In fact, Bennett invites conjecture by way of precise and repetitive formal arrangements. With few exceptions, she introduces a shoreline across the middle of her panels and in so doing, effectively doubles the world. Whatever human drama unravels on shore amidst a backdrop of evergreen trees and summer vacation homes is reflected with equal emphasis on the lake's calm surface. This symbolic border between the observable world of Bennett's characters and the less certain, forbidden reality of what motivates them, is ultimately where our eyes come to rest and our minds begin to wander. Bennett intensifies this relationship to her world by casting the viewer out onto the lake as foreboding scenes of misfortune and mystery unfold.

Her previous work, Neighbors, set in Rockwellian suburbia, used equally engaging and fastidious methods to explore the interior/exterior divide in modern American life.
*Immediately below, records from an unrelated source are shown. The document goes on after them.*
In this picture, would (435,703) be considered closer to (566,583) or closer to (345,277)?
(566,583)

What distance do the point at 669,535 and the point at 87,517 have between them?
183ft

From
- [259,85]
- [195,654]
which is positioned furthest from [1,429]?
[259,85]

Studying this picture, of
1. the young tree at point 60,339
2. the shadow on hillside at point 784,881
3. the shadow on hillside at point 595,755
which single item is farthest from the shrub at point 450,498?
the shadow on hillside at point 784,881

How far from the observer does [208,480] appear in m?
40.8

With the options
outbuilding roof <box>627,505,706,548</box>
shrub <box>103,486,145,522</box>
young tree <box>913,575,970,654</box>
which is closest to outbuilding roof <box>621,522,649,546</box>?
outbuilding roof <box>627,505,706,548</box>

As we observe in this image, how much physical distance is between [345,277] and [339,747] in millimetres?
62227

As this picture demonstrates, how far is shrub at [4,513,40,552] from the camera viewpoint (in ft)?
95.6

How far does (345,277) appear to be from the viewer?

While that particular narrative was parallel in tenor to the tableau photography of Gregory Crewdson, and evoked shades of Edward Hopper, Bennett is dramatically set apart by her process. For months prior to picking up her brush, the artist constructs a three-dimensional model of an imagined environment, populating it with a cast of characters who will interact according to her inventive desires. From this meticulous miniature universe emerges a collection of distinctive scenes in paint; fragments of a larger web of intrigue whose ultimate secrets remain guarded by the artist.